**Provided passage**
*** Block opens ***

KEY POINTS:
- President Trump is considering an executive order directing federal authorities to clarify college athletes’ employment status, according to ESPN
- The draft order calls on the Secretary of Labor and NLRB to determine appropriate measures regarding collegiate athletes’ status, as reported by ESPN
- College sports leaders have been seeking to prevent athletes from being classified as employees due to financial concerns, Yahoo Sports reported
President Donald Trump is considering an executive order that would require federal authorities to clarify whether college athletes can be considered employees of their schools, according to a draft copy of the order obtained this week by ESPN.
The draft calls on the Secretary of Labor and the National Labor Relations Board to “determine and implement the appropriate measures with respect to clarifying the status of collegiate athletes,” ESPN reported on January 17, 2025. The draft states the employment status of college athletes should “maximize the educational benefits and opportunities” schools can provide through their athletic departments, according to ESPN.
While Trump’s potential order would not explicitly ban employment (the president does not have the authority to make that decision in an executive order), it does echo concerns from college sports leaders while demanding that the NLRB and Secretary of Labor clarify employee status for college athletes, ESPN reported.
The news of a potential executive order was met with surprise around college sports earlier this week, after a CBS News story late Tuesday, according to ESPN. Sources cautioned to ESPN that Trump might not go through with the executive order, which appears to be more supportive of college athletics rather than prescribing any specific transformational changes.
Yahoo Sports reported that the draft, seven pages long and titled “SAVING COLLEGE SPORTS,” outlines directives from Trump to members of his Cabinet to create policy related to various aspects of college athletics. According to Yahoo Sports, those aspects primarily include directing the attorney general and Federal Trade Commission to: (1) provide college leaders with protection from antitrust law around the “long-term availability” of scholarships and opportunities for athletes; (2) prevent “unqualified and unscrupulous agents” from representing athletes; and (3) support uniformity by, presumably, preempting the varying name, image and likeness state laws.
In its introduction, the order purports that such directives are necessary to preserve an industry in chaos and on the brink of destruction, Yahoo Sports reported. “It is no exaggeration to say that America’s system of collegiate athletics plays an integral role in forging the leaders that drive our Nation’s success,” the order says, according to Yahoo Sports. “Yet the future of college sports is under unprecedented threat.”

*** Block closes ***

**Data extract**

*** Block opens ***

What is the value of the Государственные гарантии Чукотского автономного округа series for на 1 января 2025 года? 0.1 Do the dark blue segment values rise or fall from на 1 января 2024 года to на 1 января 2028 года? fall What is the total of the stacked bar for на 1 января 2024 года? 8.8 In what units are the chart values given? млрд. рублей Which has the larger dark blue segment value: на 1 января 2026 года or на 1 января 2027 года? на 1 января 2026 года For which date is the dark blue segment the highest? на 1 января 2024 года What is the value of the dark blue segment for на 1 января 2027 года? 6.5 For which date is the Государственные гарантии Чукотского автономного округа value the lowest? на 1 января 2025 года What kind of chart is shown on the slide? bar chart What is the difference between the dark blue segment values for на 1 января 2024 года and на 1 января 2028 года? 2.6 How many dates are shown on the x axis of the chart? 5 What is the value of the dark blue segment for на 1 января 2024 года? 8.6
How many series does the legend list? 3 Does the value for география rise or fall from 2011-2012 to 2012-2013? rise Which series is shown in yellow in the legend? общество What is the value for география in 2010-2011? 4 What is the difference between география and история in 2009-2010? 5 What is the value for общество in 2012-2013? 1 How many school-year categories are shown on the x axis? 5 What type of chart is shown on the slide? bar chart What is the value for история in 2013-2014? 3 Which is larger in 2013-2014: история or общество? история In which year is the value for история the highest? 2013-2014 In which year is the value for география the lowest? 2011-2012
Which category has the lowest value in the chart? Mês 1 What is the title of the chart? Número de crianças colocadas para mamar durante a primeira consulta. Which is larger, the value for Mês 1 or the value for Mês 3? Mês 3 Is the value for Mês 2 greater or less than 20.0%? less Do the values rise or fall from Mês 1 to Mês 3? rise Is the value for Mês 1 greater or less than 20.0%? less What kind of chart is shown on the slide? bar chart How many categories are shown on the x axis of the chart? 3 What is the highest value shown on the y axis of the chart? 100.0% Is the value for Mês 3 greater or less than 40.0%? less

*** Block closes ***

**Goal of the exercise**
Repeat the passage on the draft executive order about college athletes word for word, starting at "While Trump’s potential" and ending at "athletes, ESPN reported.".

**Written response**
While Trump’s potential order would not explicitly ban employment (the president does not have the authority to make that decision in an executive order), it does echo concerns from college sports leaders while demanding that the NLRB and Secretary of Labor clarify employee status for college athletes, ESPN reported.